At 16 hours, 46 minutes and 9 seconds — barely 14 minutes inside the 17-hour cutoff time for the race — Nikic ran across the finish line, his arms raised in triumph, spectators watching a livestream feed from around the world. “Chris Nikic, YOU are an Ironman!” an announcer shouted.
He would shower, drink a beer, chow down at a Waffle House and go dancing at a nightclub with fellow finishers. He would love every minute of it.
And a few weeks ago, the Ironman organization issued a special invitation for him to do it all again — this time on the sacred triathlon grounds of Kona, Hawaii — at the Oct. 9 Ironman World Championships. The course will likely be windier, certainly hillier, perhaps hotter. It will mean training longer and harder.
Chris Nikic jumped for joy when he heard. His dad cried.
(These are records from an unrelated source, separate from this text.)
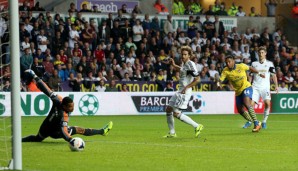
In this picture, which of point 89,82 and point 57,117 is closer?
point 57,117

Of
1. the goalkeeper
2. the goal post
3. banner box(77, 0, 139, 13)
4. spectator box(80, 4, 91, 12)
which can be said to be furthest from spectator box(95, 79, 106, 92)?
the goal post

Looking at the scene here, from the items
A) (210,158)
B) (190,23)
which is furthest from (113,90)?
(210,158)

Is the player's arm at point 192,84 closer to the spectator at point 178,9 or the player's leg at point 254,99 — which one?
the player's leg at point 254,99

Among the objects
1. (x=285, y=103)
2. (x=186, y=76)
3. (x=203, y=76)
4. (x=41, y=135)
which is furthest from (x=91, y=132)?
(x=203, y=76)

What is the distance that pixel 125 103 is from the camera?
31078mm

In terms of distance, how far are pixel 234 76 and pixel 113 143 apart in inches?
220

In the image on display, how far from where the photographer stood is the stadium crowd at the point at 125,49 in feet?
104

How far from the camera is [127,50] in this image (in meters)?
34.7

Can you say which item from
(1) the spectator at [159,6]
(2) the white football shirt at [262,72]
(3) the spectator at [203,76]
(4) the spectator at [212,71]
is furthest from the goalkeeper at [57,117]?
(1) the spectator at [159,6]

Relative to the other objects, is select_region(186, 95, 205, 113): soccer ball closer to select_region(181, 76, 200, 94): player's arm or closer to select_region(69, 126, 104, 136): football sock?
select_region(181, 76, 200, 94): player's arm

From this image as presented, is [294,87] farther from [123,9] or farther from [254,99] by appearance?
[254,99]

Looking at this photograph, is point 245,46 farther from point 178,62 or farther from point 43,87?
point 43,87

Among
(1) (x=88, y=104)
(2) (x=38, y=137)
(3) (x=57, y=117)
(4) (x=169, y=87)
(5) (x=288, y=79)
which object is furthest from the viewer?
(5) (x=288, y=79)

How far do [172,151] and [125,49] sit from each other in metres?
19.7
“When we go back and look at how we reacted to the news that we got when Chris was born — we were devastated,” Nik Nikic says. “We know other parents feel the same way. So what Chris is doing is liberating millions of parents out there, right from Day 1, giving them hope that their children can do amazing things.”
He pauses. No, it goes beyond that, he says finally. “I think God uniquely picked Chris to help people look inside themselves,” he says, “and realize they can do more, too.”